WORK INSTRUCTIONS
Please return every record exactly as it appears.

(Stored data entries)
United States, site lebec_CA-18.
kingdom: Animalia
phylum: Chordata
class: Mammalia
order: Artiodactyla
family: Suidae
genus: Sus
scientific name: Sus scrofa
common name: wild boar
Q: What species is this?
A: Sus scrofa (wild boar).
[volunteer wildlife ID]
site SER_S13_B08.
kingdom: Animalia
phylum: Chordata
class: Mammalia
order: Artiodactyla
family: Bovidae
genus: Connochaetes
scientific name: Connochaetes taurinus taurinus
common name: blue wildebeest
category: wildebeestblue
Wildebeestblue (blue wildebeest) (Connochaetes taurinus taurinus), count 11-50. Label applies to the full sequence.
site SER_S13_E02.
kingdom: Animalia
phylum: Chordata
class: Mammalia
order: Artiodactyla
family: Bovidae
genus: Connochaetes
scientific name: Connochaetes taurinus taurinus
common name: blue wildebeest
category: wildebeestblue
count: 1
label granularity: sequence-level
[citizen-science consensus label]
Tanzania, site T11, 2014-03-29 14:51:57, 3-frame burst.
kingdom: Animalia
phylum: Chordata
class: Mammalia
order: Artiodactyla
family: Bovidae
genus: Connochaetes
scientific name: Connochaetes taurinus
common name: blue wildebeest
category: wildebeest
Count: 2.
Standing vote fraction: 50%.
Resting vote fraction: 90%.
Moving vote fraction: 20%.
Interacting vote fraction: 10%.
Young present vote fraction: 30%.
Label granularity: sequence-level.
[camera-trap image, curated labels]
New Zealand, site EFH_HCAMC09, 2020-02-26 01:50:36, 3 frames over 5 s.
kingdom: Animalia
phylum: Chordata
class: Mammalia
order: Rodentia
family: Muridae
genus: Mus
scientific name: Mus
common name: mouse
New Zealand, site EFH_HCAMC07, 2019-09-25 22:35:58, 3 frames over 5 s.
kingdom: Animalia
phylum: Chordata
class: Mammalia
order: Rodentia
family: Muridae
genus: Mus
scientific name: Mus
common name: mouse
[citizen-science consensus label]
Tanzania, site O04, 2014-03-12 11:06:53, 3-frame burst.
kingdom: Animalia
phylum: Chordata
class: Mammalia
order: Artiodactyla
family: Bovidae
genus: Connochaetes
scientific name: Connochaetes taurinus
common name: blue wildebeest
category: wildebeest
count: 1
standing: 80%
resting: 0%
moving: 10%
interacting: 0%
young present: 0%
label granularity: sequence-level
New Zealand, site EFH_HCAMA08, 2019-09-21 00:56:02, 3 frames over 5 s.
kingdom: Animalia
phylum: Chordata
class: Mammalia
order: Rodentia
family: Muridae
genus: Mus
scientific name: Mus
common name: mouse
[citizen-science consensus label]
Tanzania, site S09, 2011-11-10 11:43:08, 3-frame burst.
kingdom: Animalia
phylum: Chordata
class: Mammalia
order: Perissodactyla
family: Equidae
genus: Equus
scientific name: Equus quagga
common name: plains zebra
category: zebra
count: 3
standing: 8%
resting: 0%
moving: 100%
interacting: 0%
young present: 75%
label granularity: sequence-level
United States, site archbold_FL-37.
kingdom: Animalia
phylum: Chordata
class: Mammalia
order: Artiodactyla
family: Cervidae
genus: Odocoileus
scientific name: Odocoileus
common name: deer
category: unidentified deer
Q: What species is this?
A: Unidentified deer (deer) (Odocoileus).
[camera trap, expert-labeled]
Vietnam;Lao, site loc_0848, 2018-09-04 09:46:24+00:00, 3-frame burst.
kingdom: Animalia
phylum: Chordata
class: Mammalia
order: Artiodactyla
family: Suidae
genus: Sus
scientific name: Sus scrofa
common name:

TASK SOLUTION
United States, site lebec_CA-18.
kingdom: Animalia
phylum: Chordata
class: Mammalia
order: Artiodactyla
family: Suidae
genus: Sus
scientific name: Sus scrofa
common name: wild boar
Q: What species is this?
A: Sus scrofa (wild boar).
[volunteer wildlife ID]
site SER_S13_B08.
kingdom: Animalia
phylum: Chordata
class: Mammalia
order: Artiodactyla
family: Bovidae
genus: Connochaetes
scientific name: Connochaetes taurinus taurinus
common name: blue wildebeest
category: wildebeestblue
Wildebeestblue (blue wildebeest) (Connochaetes taurinus taurinus), count 11-50. Label applies to the full sequence.
site SER_S13_E02.
kingdom: Animalia
phylum: Chordata
class: Mammalia
order: Artiodactyla
family: Bovidae
genus: Connochaetes
scientific name: Connochaetes taurinus taurinus
common name: blue wildebeest
category: wildebeestblue
count: 1
label granularity: sequence-level
[citizen-science consensus label]
Tanzania, site T11, 2014-03-29 14:51:57, 3-frame burst.
kingdom: Animalia
phylum: Chordata
class: Mammalia
order: Artiodactyla
family: Bovidae
genus: Connochaetes
scientific name: Connochaetes taurinus
common name: blue wildebeest
category: wildebeest
Count: 2.
Standing vote fraction: 50%.
Resting vote fraction: 90%.
Moving vote fraction: 20%.
Interacting vote fraction: 10%.
Young present vote fraction: 30%.
Label granularity: sequence-level.
[camera-trap image, curated labels]
New Zealand, site EFH_HCAMC09, 2020-02-26 01:50:36, 3 frames over 5 s.
kingdom: Animalia
phylum: Chordata
class: Mammalia
order: Rodentia
family: Muridae
genus: Mus
scientific name: Mus
common name: mouse
New Zealand, site EFH_HCAMC07, 2019-09-25 22:35:58, 3 frames over 5 s.
kingdom: Animalia
phylum: Chordata
class: Mammalia
order: Rodentia
family: Muridae
genus: Mus
scientific name: Mus
common name: mouse
[citizen-science consensus label]
Tanzania, site O04, 2014-03-12 11:06:53, 3-frame burst.
kingdom: Animalia
phylum: Chordata
class: Mammalia
order: Artiodactyla
family: Bovidae
genus: Connochaetes
scientific name: Connochaetes taurinus
common name: blue wildebeest
category: wildebeest
count: 1
standing: 80%
resting: 0%
moving: 10%
interacting: 0%
young present: 0%
label granularity: sequence-level
New Zealand, site EFH_HCAMA08, 2019-09-21 00:56:02, 3 frames over 5 s.
kingdom: Animalia
phylum: Chordata
class: Mammalia
order: Rodentia
family: Muridae
genus: Mus
scientific name: Mus
common name: mouse
[citizen-science consensus label]
Tanzania, site S09, 2011-11-10 11:43:08, 3-frame burst.
kingdom: Animalia
phylum: Chordata
class: Mammalia
order: Perissodactyla
family: Equidae
genus: Equus
scientific name: Equus quagga
common name: plains zebra
category: zebra
count: 3
standing: 8%
resting: 0%
moving: 100%
interacting: 0%
young present: 75%
label granularity: sequence-level
United States, site archbold_FL-37.
kingdom: Animalia
phylum: Chordata
class: Mammalia
order: Artiodactyla
family: Cervidae
genus: Odocoileus
scientific name: Odocoileus
common name: deer
category: unidentified deer
Q: What species is this?
A: Unidentified deer (deer) (Odocoileus).
[camera trap, expert-labeled]
Vietnam;Lao, site loc_0848, 2018-09-04 09:46:24+00:00, 3-frame burst.
kingdom: Animalia
phylum: Chordata
class: Mammalia
order: Artiodactyla
family: Suidae
genus: Sus
scientific name: Sus scrofa
common name:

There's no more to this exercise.